Dear community
I tried some plugins to put hexagons on a surface with a seam.
I tried lunchbox, ngon. I didn’t try Paneling tool. These tools have problems or the seams (lunchbox, or too much points (polyline with 9 points for ngon plugin), not hexagons at the ends, or too much distorsion …
As I need quite nice hexagons I developed a little tool 2 hours work).
You just have to put the number of hexagons on a ring and say where is the seam (U or V).
I think there’s no other than your script to do so, because all plugins I know of use uv position, while I think yours probably uses some sort of subdivision of the reparameterized uv).
nicely done, it looks cool!!
I tag @user1951 here, because I had read a post lately where he tried to achieve more or less this I think for one of his drones.
I use some recursion in order to measure distance between centers of hexagons, then I seach for the best u or v for the next ring (at the moment it is a single linear interpolation). Nothing too complicated but it gives some nice results. I’ll put this tool in Nautilus.
I also found that it is possible to remap UV with standard tool to remake a new surface that will be nicely paneled. But this is not easy to use.
By coincidence I to have been exploring the hexagonal shape. Or more so hexagonal lattice. I believe what you show is essentially the lattice that graphite would be, although in sheets and I guess equal area to each cell and planar ? A single six carbon atom-single bonds- hexagon ring is not planar because of the bond angles [109.5] between atoms. If we turn to the crystalline lactate of diamond - all carbon atoms in this case- matters are very interesting. Likewise, a benzene ring, six carbon atom ring. Lots of videos , explanations online about this and [no surprise] software to explore , visualize etc. molecules.
As is clear, this is not a direct path to what I sense are some of your goals : accurate , precise , adjustable 3D hexagonal geometry. But at least a way to check the geometry you get against a known and further I am hopeful that this route proves to be supportive and or data [ maybe model] from one source / and application can be use for another.
Thanks @martinsiegrist it is a nice way to map a pattern on a surface. For my application it lacks the fact to keep the hexagon (polyline with 7 control points), also the quite regular/circular hexagon and surely the orientation.
Here a screen shop with the 2 results
@litwinaa thanks for the references but at the moment my problem is quite simple. I want hexagons with a nice shape. Lengths must be quite the same and shape stay on a circle.
I played with @martinsiegrist definition and managed to get something more homogeneous, rebuilding flat rectangular surfaces from different sets of control points.
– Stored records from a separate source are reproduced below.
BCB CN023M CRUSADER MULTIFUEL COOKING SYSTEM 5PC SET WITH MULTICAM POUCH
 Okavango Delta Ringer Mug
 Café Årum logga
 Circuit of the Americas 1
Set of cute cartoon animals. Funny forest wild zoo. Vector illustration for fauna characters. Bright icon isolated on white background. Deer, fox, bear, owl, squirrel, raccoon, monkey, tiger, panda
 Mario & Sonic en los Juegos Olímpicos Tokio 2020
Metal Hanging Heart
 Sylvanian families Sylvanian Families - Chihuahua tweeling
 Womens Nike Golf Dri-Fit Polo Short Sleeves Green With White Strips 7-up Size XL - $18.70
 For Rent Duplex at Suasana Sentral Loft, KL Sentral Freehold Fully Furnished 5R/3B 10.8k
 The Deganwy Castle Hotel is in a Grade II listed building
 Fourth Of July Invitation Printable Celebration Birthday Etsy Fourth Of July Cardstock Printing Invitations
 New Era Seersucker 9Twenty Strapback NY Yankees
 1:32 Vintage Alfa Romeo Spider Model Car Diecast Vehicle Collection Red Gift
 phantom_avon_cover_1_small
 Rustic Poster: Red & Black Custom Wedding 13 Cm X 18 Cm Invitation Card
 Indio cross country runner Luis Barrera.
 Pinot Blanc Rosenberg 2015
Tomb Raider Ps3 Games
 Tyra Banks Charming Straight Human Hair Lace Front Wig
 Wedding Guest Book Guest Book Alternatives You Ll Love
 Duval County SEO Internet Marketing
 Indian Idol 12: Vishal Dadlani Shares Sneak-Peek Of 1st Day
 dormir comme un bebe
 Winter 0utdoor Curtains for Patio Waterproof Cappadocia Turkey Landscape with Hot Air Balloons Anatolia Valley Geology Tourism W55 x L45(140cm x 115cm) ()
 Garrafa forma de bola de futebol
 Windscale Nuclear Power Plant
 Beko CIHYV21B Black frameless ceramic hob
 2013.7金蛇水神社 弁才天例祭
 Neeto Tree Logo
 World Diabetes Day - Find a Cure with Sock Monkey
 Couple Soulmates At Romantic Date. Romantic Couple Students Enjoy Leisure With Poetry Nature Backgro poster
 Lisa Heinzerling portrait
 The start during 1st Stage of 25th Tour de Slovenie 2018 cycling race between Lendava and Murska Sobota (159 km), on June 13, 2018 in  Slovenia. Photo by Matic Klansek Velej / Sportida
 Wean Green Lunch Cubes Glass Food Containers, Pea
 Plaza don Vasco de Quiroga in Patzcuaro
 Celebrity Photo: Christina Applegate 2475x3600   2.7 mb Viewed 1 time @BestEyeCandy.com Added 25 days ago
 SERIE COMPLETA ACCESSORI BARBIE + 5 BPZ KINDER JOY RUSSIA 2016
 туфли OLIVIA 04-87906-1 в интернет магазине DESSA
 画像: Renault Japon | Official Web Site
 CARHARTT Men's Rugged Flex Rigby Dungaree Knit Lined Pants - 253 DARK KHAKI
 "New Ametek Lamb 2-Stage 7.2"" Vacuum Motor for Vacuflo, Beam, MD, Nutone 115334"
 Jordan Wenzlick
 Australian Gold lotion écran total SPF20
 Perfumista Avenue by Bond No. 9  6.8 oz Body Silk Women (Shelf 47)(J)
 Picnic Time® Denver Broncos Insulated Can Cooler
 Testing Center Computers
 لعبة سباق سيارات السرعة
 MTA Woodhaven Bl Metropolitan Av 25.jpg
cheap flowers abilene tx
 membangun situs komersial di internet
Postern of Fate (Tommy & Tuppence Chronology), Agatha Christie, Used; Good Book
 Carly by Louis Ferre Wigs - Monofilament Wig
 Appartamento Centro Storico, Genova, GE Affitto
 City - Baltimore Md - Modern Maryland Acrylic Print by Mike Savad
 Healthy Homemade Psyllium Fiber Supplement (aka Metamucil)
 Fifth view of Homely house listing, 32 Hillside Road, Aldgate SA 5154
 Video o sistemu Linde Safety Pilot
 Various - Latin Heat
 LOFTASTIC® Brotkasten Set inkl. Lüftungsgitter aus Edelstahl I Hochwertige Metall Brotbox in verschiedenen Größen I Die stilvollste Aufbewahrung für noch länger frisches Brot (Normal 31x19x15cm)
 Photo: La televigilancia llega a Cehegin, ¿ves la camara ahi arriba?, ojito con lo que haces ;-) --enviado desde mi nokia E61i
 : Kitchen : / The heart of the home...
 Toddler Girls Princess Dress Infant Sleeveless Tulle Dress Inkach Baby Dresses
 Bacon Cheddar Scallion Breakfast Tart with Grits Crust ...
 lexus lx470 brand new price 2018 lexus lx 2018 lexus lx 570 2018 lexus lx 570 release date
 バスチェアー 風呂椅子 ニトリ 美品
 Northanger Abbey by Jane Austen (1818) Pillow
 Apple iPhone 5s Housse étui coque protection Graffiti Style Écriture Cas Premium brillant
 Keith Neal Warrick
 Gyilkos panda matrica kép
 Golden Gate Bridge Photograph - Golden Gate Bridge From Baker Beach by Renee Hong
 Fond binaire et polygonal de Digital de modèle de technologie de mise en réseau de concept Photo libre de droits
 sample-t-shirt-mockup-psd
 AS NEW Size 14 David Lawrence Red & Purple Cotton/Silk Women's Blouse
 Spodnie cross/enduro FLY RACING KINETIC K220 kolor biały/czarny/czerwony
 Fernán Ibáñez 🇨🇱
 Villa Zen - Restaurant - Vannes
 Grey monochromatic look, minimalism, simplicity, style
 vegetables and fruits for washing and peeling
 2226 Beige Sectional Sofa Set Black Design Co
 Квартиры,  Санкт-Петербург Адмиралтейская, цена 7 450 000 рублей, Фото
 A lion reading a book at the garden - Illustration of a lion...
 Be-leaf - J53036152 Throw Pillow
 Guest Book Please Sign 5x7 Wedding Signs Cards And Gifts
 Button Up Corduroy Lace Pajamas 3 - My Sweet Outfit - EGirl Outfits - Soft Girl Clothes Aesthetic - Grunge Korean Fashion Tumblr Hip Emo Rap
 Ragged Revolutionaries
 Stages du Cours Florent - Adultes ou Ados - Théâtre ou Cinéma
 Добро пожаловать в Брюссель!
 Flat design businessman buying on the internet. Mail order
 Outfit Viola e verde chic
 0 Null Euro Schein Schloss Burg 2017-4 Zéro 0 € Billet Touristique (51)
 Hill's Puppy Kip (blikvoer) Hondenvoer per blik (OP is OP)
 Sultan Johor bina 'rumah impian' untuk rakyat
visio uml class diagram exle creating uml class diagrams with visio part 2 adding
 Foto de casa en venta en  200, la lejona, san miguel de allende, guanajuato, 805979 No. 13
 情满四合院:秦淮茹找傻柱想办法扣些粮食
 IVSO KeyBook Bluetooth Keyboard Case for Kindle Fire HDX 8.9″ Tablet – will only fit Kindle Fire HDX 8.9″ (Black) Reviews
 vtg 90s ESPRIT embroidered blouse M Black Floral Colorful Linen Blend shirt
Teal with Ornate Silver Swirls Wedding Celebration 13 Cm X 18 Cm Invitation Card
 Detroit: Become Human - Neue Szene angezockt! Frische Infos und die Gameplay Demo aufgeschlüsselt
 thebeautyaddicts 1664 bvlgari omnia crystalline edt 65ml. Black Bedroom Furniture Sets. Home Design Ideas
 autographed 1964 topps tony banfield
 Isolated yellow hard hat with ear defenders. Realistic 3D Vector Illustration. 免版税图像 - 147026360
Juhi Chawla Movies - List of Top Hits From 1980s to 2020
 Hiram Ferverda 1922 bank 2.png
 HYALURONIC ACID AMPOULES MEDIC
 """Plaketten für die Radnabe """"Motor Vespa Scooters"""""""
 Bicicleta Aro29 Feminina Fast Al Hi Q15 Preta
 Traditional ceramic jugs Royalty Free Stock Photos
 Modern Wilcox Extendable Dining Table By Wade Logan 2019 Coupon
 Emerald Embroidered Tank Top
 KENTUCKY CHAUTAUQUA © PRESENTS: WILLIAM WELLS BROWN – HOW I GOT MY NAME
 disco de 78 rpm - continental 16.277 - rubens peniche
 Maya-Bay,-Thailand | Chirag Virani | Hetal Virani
Got back to the script above and noticed the surfaces did not behave as expected. After calling maths to the rescue, I rewrote the entire thing using domain mappings. It turns out to be extremely simple : divide the rail and “unroll” it, divide the length of each segment by the ratio of the biggest radius to the smallest radius, and scale this new rail to the same height as the pattern. This “deforms” the rail in such a way that when mapped back, the pattern is evenly scaled on the surface.
It works for any pattern made of polylines but if this pattern happens to be a square, then Map to Surface can be used to map any pattern from a unit square…
vase_hexagons_v3 (2).gh - At least I can see something, thank you. It’s a sprawling canvas though, so reluctantly, I’ll pass on trying to understand it.
I just did the same